WORK INSTRUCTIONS: Convert every row below into a JSON list of strings, one string per line, with blank lines dropped. Leave the pictures out.

DATA SUPPLIED:
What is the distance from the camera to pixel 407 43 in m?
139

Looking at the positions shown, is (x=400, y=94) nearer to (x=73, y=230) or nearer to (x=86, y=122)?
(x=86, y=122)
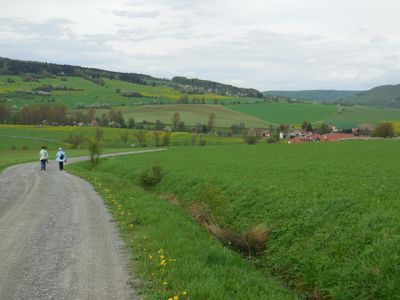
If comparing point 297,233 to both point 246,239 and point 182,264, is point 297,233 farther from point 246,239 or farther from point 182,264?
point 182,264

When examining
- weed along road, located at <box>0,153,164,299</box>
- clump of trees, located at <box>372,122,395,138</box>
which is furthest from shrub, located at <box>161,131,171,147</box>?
weed along road, located at <box>0,153,164,299</box>

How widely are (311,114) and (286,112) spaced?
8208mm

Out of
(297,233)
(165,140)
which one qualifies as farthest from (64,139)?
(297,233)

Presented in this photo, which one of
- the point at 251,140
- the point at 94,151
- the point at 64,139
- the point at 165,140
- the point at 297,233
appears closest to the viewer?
the point at 297,233

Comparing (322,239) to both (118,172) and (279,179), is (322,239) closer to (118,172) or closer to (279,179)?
(279,179)

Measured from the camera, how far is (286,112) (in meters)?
160

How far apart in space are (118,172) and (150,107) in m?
118

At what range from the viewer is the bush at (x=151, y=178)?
28.9m

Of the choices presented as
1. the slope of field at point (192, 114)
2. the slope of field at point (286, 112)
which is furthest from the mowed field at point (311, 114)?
the slope of field at point (192, 114)

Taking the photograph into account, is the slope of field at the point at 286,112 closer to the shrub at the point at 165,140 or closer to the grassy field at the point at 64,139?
the grassy field at the point at 64,139

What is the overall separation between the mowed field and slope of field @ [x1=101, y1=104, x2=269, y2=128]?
766cm

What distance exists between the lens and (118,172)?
38.7m

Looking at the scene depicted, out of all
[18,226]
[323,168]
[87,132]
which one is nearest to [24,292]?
[18,226]

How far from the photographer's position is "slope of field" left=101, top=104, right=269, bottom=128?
137 meters
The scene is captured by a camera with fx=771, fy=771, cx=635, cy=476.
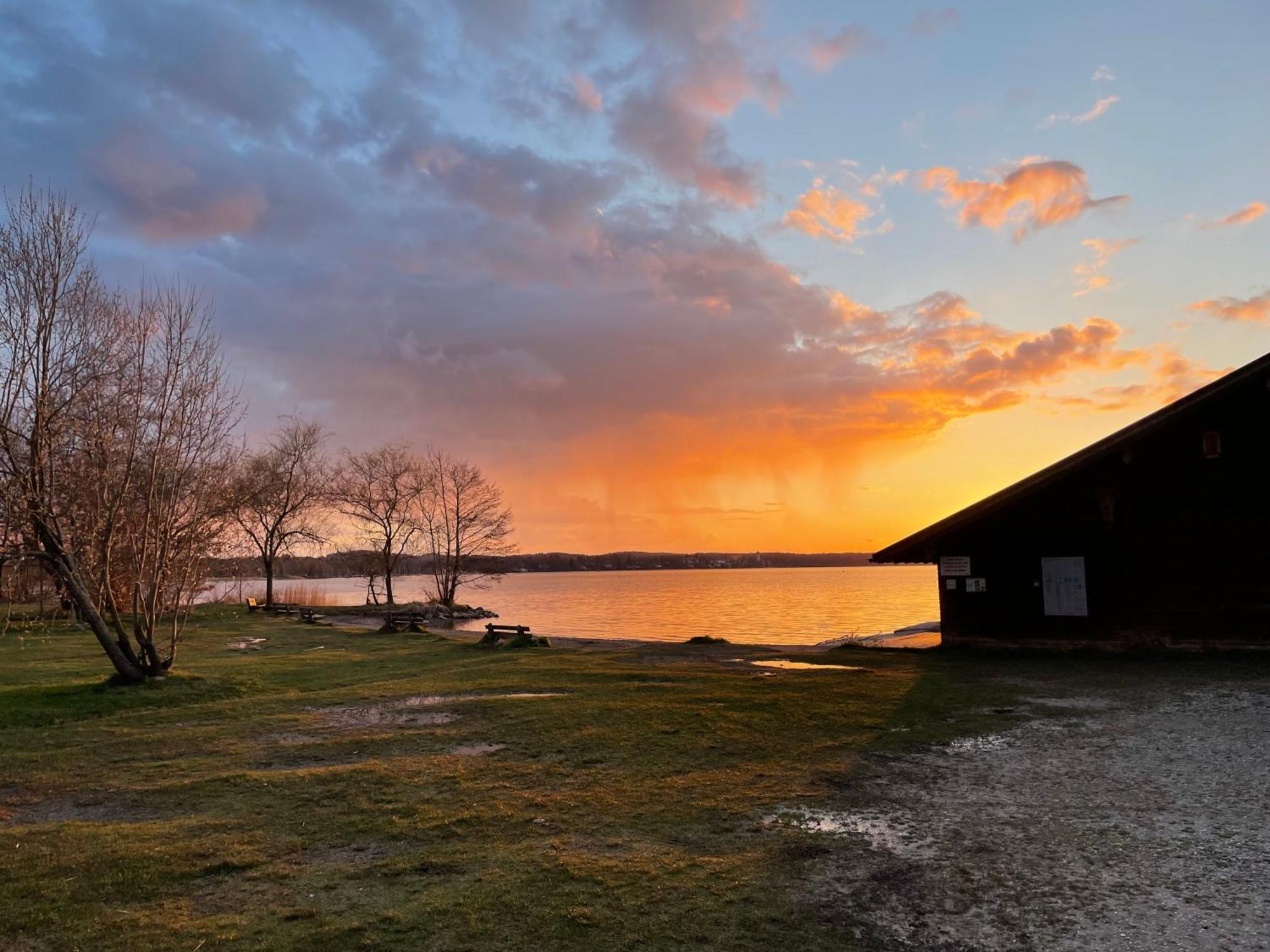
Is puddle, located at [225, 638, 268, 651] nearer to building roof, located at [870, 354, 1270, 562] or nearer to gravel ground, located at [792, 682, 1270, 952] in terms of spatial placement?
building roof, located at [870, 354, 1270, 562]

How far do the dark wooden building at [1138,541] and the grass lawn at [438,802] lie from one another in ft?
8.55

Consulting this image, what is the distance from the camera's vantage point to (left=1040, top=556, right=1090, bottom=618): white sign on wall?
64.1 ft

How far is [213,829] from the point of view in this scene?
7453mm

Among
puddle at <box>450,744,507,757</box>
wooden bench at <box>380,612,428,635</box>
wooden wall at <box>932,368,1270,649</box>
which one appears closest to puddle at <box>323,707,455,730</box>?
puddle at <box>450,744,507,757</box>

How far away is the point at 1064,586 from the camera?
19.8 m

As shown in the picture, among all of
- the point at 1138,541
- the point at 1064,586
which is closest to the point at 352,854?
the point at 1064,586

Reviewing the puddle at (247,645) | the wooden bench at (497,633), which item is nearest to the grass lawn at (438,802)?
the puddle at (247,645)

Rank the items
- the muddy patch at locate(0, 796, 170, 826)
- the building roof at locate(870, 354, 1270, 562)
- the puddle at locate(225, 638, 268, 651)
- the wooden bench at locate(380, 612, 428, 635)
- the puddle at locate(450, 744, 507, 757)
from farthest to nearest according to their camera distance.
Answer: the wooden bench at locate(380, 612, 428, 635), the puddle at locate(225, 638, 268, 651), the building roof at locate(870, 354, 1270, 562), the puddle at locate(450, 744, 507, 757), the muddy patch at locate(0, 796, 170, 826)

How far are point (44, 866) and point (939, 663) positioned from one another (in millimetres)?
17817

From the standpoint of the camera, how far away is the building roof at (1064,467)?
1789 cm

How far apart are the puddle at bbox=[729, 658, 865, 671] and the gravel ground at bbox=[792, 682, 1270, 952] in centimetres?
788

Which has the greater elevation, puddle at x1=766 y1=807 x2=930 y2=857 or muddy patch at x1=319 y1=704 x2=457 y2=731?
puddle at x1=766 y1=807 x2=930 y2=857

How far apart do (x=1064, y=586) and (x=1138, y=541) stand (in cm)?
199

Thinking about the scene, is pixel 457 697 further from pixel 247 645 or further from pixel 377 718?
pixel 247 645
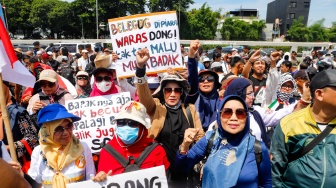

WRITTEN RESPONSE:
[
  "What is the distance from the camera to pixel 407 43 in m?",
  "139",
  "Looking at the positions shown, is (x=400, y=94) nearer to (x=73, y=230) or nearer to (x=86, y=122)?",
  "(x=86, y=122)",
  "If comparing point 297,233 to both point 246,239 and point 182,264, is point 297,233 farther from point 246,239 or farther from point 182,264?",
  "point 182,264",
  "When examining",
  "- weed along road, located at <box>0,153,164,299</box>",
  "- clump of trees, located at <box>372,122,395,138</box>",
  "which is furthest from shrub, located at <box>161,131,171,147</box>?",
  "weed along road, located at <box>0,153,164,299</box>",
  "How widely are (311,114) and (286,112) spaced?",
  "8208mm",
  "Out of",
  "(297,233)",
  "(165,140)",
  "which one qualifies as farthest from (64,139)?",
  "(297,233)",
  "Presented in this photo, which one of",
  "- the point at 251,140",
  "- the point at 94,151",
  "- the point at 64,139",
  "- the point at 165,140",
  "- the point at 297,233",
  "appears closest to the viewer?",
  "the point at 297,233",
  "Comparing (322,239) to both (118,172) and (279,179), is (322,239) closer to (118,172) or closer to (279,179)?",
  "(279,179)",
  "Measured from the camera, how far is (286,112) (in meters)?",
  "160",
  "How far apart in space are (118,172) and (150,107) in m?",
  "118",
  "At what range from the viewer is the bush at (x=151, y=178)?",
  "28.9m",
  "Of the choices presented as",
  "1. the slope of field at point (192, 114)",
  "2. the slope of field at point (286, 112)",
  "which is furthest from the mowed field at point (311, 114)?",
  "the slope of field at point (192, 114)",
  "Taking the photograph into account, is the slope of field at the point at 286,112 closer to the shrub at the point at 165,140 or closer to the grassy field at the point at 64,139?",
  "the grassy field at the point at 64,139",
  "What is the overall separation between the mowed field and slope of field @ [x1=101, y1=104, x2=269, y2=128]?",
  "766cm",
  "What distance exists between the lens and (118,172)?",
  "38.7m",
  "Looking at the scene depicted, out of all",
  "[18,226]",
  "[323,168]",
  "[87,132]",
  "which one is nearest to [24,292]?",
  "[18,226]",
  "How far from the photographer's position is \"slope of field\" left=101, top=104, right=269, bottom=128?",
  "137 meters",
  "The scene is captured by a camera with fx=771, fy=771, cx=635, cy=476.",
  "Is puddle, located at [225, 638, 268, 651] nearer to building roof, located at [870, 354, 1270, 562] or nearer to gravel ground, located at [792, 682, 1270, 952] in terms of spatial placement?",
  "building roof, located at [870, 354, 1270, 562]",
  "How far do the dark wooden building at [1138,541] and the grass lawn at [438,802] lie from one another in ft?",
  "8.55",
  "Consulting this image, what is the distance from the camera's vantage point to (left=1040, top=556, right=1090, bottom=618): white sign on wall?",
  "64.1 ft",
  "How far is [213,829] from the point of view in this scene?",
  "7453mm",
  "Among",
  "puddle at <box>450,744,507,757</box>",
  "wooden bench at <box>380,612,428,635</box>",
  "wooden wall at <box>932,368,1270,649</box>",
  "which one appears closest to puddle at <box>323,707,455,730</box>?",
  "puddle at <box>450,744,507,757</box>",
  "How far away is the point at 1064,586 from the camera?",
  "19.8 m",
  "As shown in the picture, among all of",
  "- the point at 1138,541",
  "- the point at 1064,586",
  "which is closest to the point at 352,854?",
  "the point at 1064,586",
  "Reviewing the puddle at (247,645) | the wooden bench at (497,633), which item is nearest to the grass lawn at (438,802)?",
  "the puddle at (247,645)",
  "Rank the items",
  "- the muddy patch at locate(0, 796, 170, 826)",
  "- the building roof at locate(870, 354, 1270, 562)",
  "- the puddle at locate(225, 638, 268, 651)",
  "- the wooden bench at locate(380, 612, 428, 635)",
  "- the puddle at locate(450, 744, 507, 757)",
  "from farthest to nearest according to their camera distance.",
  "Answer: the wooden bench at locate(380, 612, 428, 635), the puddle at locate(225, 638, 268, 651), the building roof at locate(870, 354, 1270, 562), the puddle at locate(450, 744, 507, 757), the muddy patch at locate(0, 796, 170, 826)",
  "How far are point (44, 866) and point (939, 663) positioned from one another (in millimetres)?",
  "17817",
  "From the standpoint of the camera, how far away is the building roof at (1064,467)?",
  "1789 cm",
  "How far apart are the puddle at bbox=[729, 658, 865, 671] and the gravel ground at bbox=[792, 682, 1270, 952] in centimetres?",
  "788",
  "Which has the greater elevation, puddle at x1=766 y1=807 x2=930 y2=857 or muddy patch at x1=319 y1=704 x2=457 y2=731?",
  "puddle at x1=766 y1=807 x2=930 y2=857",
  "How far apart do (x=1064, y=586) and (x=1138, y=541) stand (in cm)?",
  "199",
  "Thinking about the scene, is pixel 457 697 further from pixel 247 645 or further from pixel 377 718?",
  "pixel 247 645"
]